I love what the celery authors call the piece in celery which takes care of designing these work flows, they call it canvas. It is a canvas on which we can draw distributed work flows.

A canvas has many primitives, we will go over two of the important ones.

chain: primitives executed in series.
group: primitives executed in parallel.

Note that, chains can be grouped, groups can be chained etc..

Here are our functions:

# file: tasks_email.py
from datetime import datetime

from celery import Celery, chain, group

app = Celery('tasks_email', broker='redis://localhost:6379/0', backend='redis')


@app.task
def process_email_file():
    list_of_emails = ['a@gmail.com', 'b@protonmail.com']
    final_chain = chain(
        group(chain(verified_check.s(i), send_email.s(datetime.now())) for i in list_of_emails),
        success_on_complete_email.si(),
    )
    final_chain.delay()
    return list_of_emails


@app.task
def verified_check(msg: str):
    print(f"verifying email {msg} at {datetime.now()}")
    return msg


@app.task
def send_email(msg: str, now: datetime, ):
    print(f"Sending email at {now} for {msg}")
    return msg


@app.task
def success_on_complete_email():
    print(f"Sending bulk send complete email to customer at {datetime.now()} !")

if __name__ == "__main__":
    process_email_file.delay()

To run this, first run the celery worker which will pickup the tasks and run them for you in the background

celery -A tasks_email worker

and run the file

python tasks_email.py

Here is the output in my celery worker instance

[2020-10-09 20:57:22,568: WARNING/ForkPoolWorker-6] verifying email a@gmail.com at 2020-10-09 20:57:22.568351
[2020-10-09 20:57:22,582: WARNING/ForkPoolWorker-6] verifying email b@protonmail.com at 2020-10-09 20:57:22.582849
[2020-10-09 20:57:22,586: WARNING/ForkPoolWorker-6] Sending email at 2020-10-09T20:57:22.525777 for a@gmail.com
[2020-10-09 20:57:22,588: WARNING/ForkPoolWorker-6] Sending email at 2020-10-09T20:57:22.526285 for b@protonmail.com
[2020-10-09 20:57:22,593: WARNING/ForkPoolWorker-6] Sending bulk send complete email to customer at 2020-10-09 20:57:22.593770 !

Some notes:

The name of the celery worker should be the same name as it is defined in the app declaration.
Any function will become a task if you add the celery decorator to it.
To execute a function as a celery task instead of a function, add .delay to it and make sure the function has the decorator.
A signature is a serialize able version of a task, which means it can be sent over a broker as json.
There are two types of ways you can work with tasks.

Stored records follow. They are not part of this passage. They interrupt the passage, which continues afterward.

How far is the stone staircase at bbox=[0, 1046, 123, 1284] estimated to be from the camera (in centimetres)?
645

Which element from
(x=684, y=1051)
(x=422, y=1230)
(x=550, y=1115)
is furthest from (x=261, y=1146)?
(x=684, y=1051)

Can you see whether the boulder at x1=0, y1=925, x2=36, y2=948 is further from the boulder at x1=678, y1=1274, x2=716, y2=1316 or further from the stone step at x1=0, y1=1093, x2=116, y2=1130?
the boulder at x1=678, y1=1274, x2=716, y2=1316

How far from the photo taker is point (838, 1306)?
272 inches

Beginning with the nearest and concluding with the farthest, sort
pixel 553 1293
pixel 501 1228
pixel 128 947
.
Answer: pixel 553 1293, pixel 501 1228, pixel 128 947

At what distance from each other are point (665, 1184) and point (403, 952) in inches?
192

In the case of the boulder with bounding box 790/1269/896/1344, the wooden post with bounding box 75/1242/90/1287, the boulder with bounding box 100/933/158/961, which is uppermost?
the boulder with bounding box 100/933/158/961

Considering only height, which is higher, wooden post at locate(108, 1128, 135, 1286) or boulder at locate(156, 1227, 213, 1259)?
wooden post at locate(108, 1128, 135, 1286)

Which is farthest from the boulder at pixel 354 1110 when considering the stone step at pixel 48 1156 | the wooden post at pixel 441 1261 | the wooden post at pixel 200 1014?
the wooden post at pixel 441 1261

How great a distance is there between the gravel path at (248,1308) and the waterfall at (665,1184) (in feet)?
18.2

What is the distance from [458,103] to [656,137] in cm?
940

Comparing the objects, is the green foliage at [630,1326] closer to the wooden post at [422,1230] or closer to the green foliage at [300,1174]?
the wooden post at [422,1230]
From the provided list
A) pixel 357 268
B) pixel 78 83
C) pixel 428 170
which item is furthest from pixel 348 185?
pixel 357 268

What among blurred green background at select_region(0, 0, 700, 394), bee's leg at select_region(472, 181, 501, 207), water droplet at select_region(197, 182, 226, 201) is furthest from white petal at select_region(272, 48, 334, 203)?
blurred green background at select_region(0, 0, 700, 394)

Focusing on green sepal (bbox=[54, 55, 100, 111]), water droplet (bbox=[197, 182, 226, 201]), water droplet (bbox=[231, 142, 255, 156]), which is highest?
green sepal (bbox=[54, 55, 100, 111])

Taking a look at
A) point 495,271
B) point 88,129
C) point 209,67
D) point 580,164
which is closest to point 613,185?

You can create a simple task signature, for which the first argument will be from the previous task. Or you can create an immutable signature for which there are no arguments from the previous tasks
All the magic is happening in process_email_file, we create a group of chains, and chain this workflow along with the success_on_complete_email. remember, chains run in series, groups run in parallel.
Celery also has a really cool feature of auto retry, you can dump some params in the decorator and it takes care of it automatically. @app.task(autoretry_for=(Exception,), retry_backoff=2)
When deploying to AWS, if you happen to run Django and Celery running in the same machine and you have auto-scaling enabled. There is a risk that AWS will auto scale from 1 -> 2 and the 2nd machine picks up some tasks and then AWS kills the instance when it is scaling down. Take care that celery instance is never killed.

That's it. That was us "Painting on a distributed canvas!"